You will notice that on running the script again, we did not have to perform the analysis step for the confrontations we ran previously. When a model-confrontation pair is run, we save the analysis information in a netCDF4 file. If this file is detected in the setup process, then we will use the results from the file and skip the analysis step. The plotting, however, is repeated.

You will also notice that the new rsus dataset we added ran much more quickly than the CERES dataset. This is because the new dataset is only defined at 55 specific sites as opposed to the whole globe at half degree resolution. Despite the difference in these datasets, the interface into the system (that is, the configuration file entry) is the same. This represents an element of our design philosophy–the benchmark datasets should contain sufficient information so that the appropriate commensurate information from the model may be extracted. When we open the WRMC.BSRN dataset, we detect that the desired variable is defined over datasites. From this we can then automatically sample the model results, extracting information from the appropriate gridcells.

Weighting Datasets

To view the results of the new dataset, look inside the _build directory and open a file called index.html in your favorite web browser.
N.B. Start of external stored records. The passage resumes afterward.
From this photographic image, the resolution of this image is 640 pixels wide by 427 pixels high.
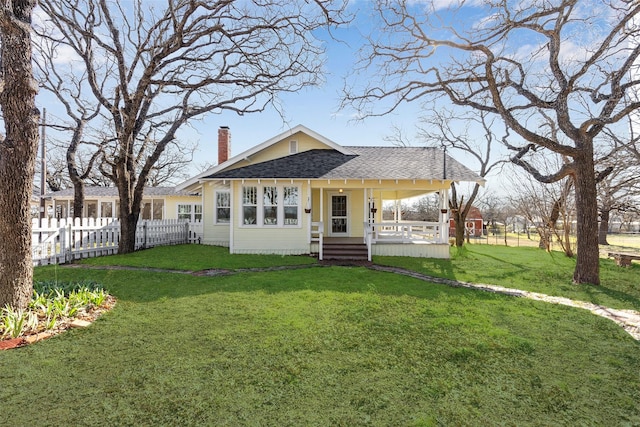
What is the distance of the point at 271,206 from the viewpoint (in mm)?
13922

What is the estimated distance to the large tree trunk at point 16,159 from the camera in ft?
18.2

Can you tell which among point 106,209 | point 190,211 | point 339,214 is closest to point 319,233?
point 339,214

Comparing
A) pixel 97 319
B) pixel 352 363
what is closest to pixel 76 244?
pixel 97 319

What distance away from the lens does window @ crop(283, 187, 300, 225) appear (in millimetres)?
13914

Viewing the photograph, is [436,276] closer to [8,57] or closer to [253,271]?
[253,271]

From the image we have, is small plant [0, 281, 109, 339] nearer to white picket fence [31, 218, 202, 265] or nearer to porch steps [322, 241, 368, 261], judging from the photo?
white picket fence [31, 218, 202, 265]

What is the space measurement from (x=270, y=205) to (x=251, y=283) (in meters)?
5.92

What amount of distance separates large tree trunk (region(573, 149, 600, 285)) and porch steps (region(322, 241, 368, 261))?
6.57 m

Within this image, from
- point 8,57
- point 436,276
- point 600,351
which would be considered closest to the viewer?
point 600,351

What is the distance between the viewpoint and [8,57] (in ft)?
18.3

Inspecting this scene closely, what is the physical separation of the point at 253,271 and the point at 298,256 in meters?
3.36

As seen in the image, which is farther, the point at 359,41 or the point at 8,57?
the point at 359,41

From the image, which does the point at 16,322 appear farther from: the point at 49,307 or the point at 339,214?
the point at 339,214

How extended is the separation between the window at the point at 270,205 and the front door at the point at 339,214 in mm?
3252
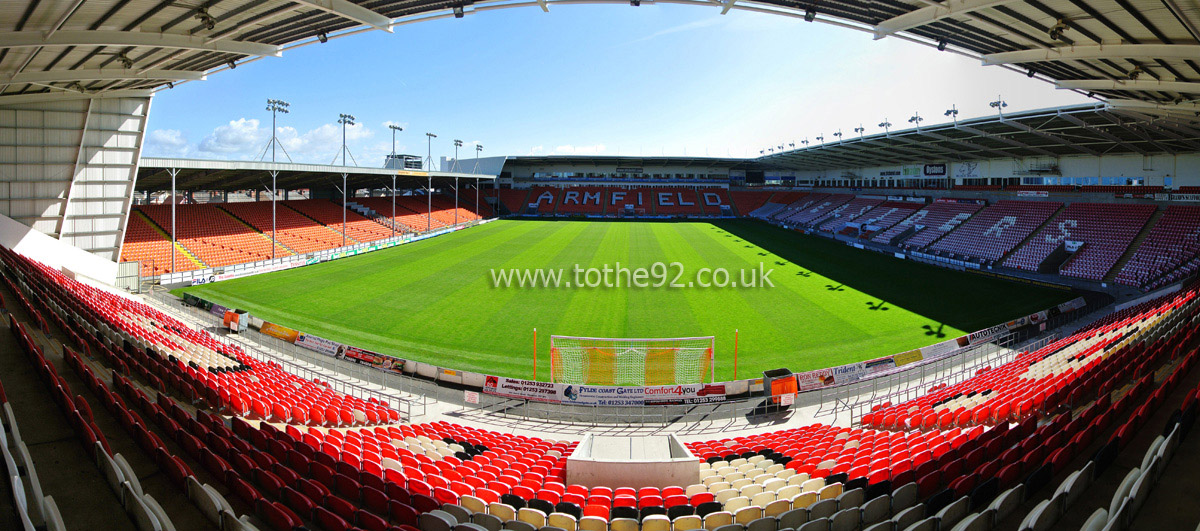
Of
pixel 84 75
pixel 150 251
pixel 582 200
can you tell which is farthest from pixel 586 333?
pixel 582 200

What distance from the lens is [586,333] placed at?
1873cm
You should see a webpage entitled ILAMB Benchmark Results and a series of three tabs, the middle of which is entitled Results Table. If you click on the row of the table which bears the name Surface Upward SW Radiation you will see that the row expands to reveal how individual datasets contributed to the overall score for this variable. Here we reproduce this portion of the table.

Dataset

CLM40cn

Surface Upward SW Radiation

0.77

CERES (50.0%)

0.79

WRMC.BSRN (50.0%)

0.74

The values you get for scores may vary from this table as our scoring methodology is in flux as we develop and hone it. The main point here is that we have weighted each dataset equally, as seen in the percentages listed after each dataset name. While this is a reasonable default, it is unlikely as you add datasets that you will have equal confidence in their quality. To address this, we provide you with a method of weighting datasets in the configuration file. For the sake of demonstration, let us assume that we are five times as confident in the CERES data. This we can express by modifying the relevant section of the configuration file:

[h2: Surface Upward SW Radiation]
variable = "rsus"

[CERES]
source   = "DATA/rsus/CERES/rsus_0.5x0.5.nc"
weight   = 5

[WRMC.BSRN]
source   = "DATA/rsus/WRMC.BSRN/rsus.nc"
weight   = 1

and then running the script as before. This will run quickly as we do not require a reanalysis for a mere change of weights. Once the run is complete, open again or reload _build/index.html and navigate to the same section of the results table. You should see the change in weight reflected in the percentages as well as in the overall score for the variable.

Dataset

CLM40cn

Surface Upward SW Radiation

0.78

CERES (83.3%)

0.79

WRMC.BSRN (16.7%)

0.74

You may notice that if you apply the weighting by hand based on the output printed in the table, that you appear to get a different result. This is because the HTML table output is rounded for display purposes, but the scores are computed and weighted in full precision.